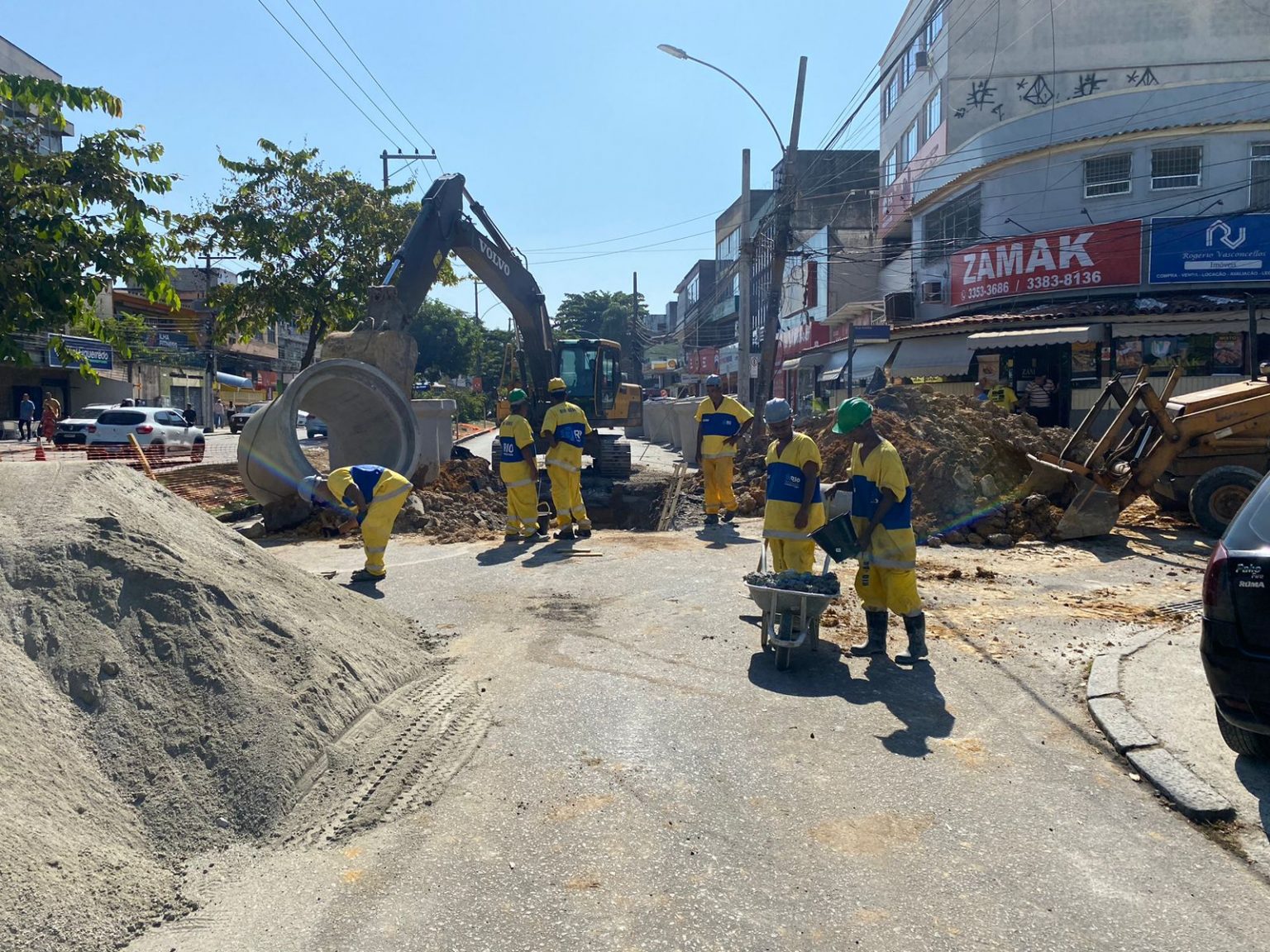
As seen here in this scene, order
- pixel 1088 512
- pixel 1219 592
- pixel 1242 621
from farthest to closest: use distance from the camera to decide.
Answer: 1. pixel 1088 512
2. pixel 1219 592
3. pixel 1242 621

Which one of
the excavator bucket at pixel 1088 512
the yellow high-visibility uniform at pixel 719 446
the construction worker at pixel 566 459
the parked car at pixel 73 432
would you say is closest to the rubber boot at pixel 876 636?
the excavator bucket at pixel 1088 512

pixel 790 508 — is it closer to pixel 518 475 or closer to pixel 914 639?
pixel 914 639

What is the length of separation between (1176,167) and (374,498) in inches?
904

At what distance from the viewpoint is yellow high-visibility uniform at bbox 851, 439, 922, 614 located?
6.48m

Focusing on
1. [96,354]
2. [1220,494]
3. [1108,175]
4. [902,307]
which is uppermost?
[1108,175]

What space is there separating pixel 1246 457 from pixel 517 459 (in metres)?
8.56

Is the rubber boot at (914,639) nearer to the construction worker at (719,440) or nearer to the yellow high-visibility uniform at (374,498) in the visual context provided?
the yellow high-visibility uniform at (374,498)

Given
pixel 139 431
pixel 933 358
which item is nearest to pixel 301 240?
pixel 139 431

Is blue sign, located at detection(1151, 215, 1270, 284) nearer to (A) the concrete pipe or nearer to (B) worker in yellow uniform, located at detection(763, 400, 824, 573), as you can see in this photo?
(A) the concrete pipe

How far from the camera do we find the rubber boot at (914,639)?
6.64m

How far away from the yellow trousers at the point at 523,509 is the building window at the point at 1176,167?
19.9 meters

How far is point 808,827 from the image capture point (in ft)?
13.8

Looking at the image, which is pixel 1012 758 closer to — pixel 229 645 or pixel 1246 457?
pixel 229 645

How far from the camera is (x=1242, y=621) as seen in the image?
14.4 ft
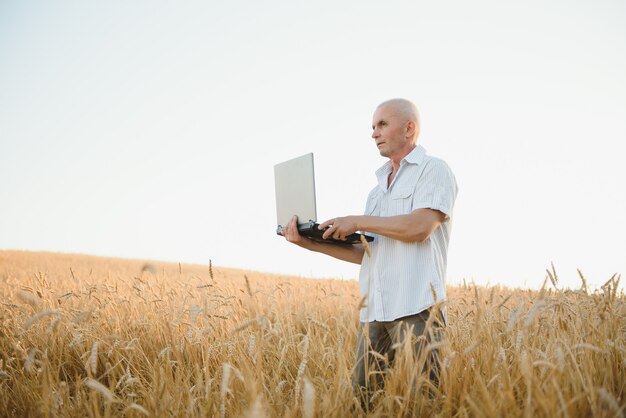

# Prompt:
Write out all the records again, switching "rubber boot" to "work boot" wherever it appears and keeping everything else unchanged. Leave the pictures out.

# In response:
As seen here in this scene, order
- pixel 1088 512
- pixel 1219 592
- pixel 1242 621
from farthest to closest: use distance from the camera to decide.
Answer: 1. pixel 1088 512
2. pixel 1219 592
3. pixel 1242 621

Which one of
the excavator bucket at pixel 1088 512
the yellow high-visibility uniform at pixel 719 446
the construction worker at pixel 566 459
the parked car at pixel 73 432
would you say is closest to the work boot at pixel 876 636?
the excavator bucket at pixel 1088 512

pixel 790 508 — is it closer to pixel 518 475 or closer to pixel 914 639?
pixel 914 639

What is the length of separation between (1176,167) and (374,498) in inches?
904

At what distance from the viewpoint is yellow high-visibility uniform at bbox 851, 439, 922, 614 located?
6.48m

Focusing on
1. [96,354]
2. [1220,494]
3. [1108,175]
4. [902,307]
which is uppermost?
[1108,175]

What space is there separating pixel 1246 457 from pixel 517 459 (in metres)?
8.56

Is the work boot at (914,639) nearer to the construction worker at (719,440) or nearer to the yellow high-visibility uniform at (374,498) in the visual context provided?
the yellow high-visibility uniform at (374,498)

Given
pixel 139 431
pixel 933 358
which item is nearest to pixel 301 240?
pixel 139 431

Is blue sign, located at detection(1151, 215, 1270, 284) nearer to (A) the concrete pipe or nearer to (B) worker in yellow uniform, located at detection(763, 400, 824, 573), as you can see in this photo?
(A) the concrete pipe

How far from the camera do we find the work boot at (914,639)?
6.64m

How far away from the yellow trousers at the point at 523,509 is the building window at the point at 1176,167?
19.9 meters

How far is point 808,827 from the image capture point (in ft)?
13.8

Looking at the image, which is pixel 1012 758 closer to — pixel 229 645 or pixel 1246 457?
pixel 229 645

How far from the camera is (x=1242, y=621) as seen in the image?
14.4 ft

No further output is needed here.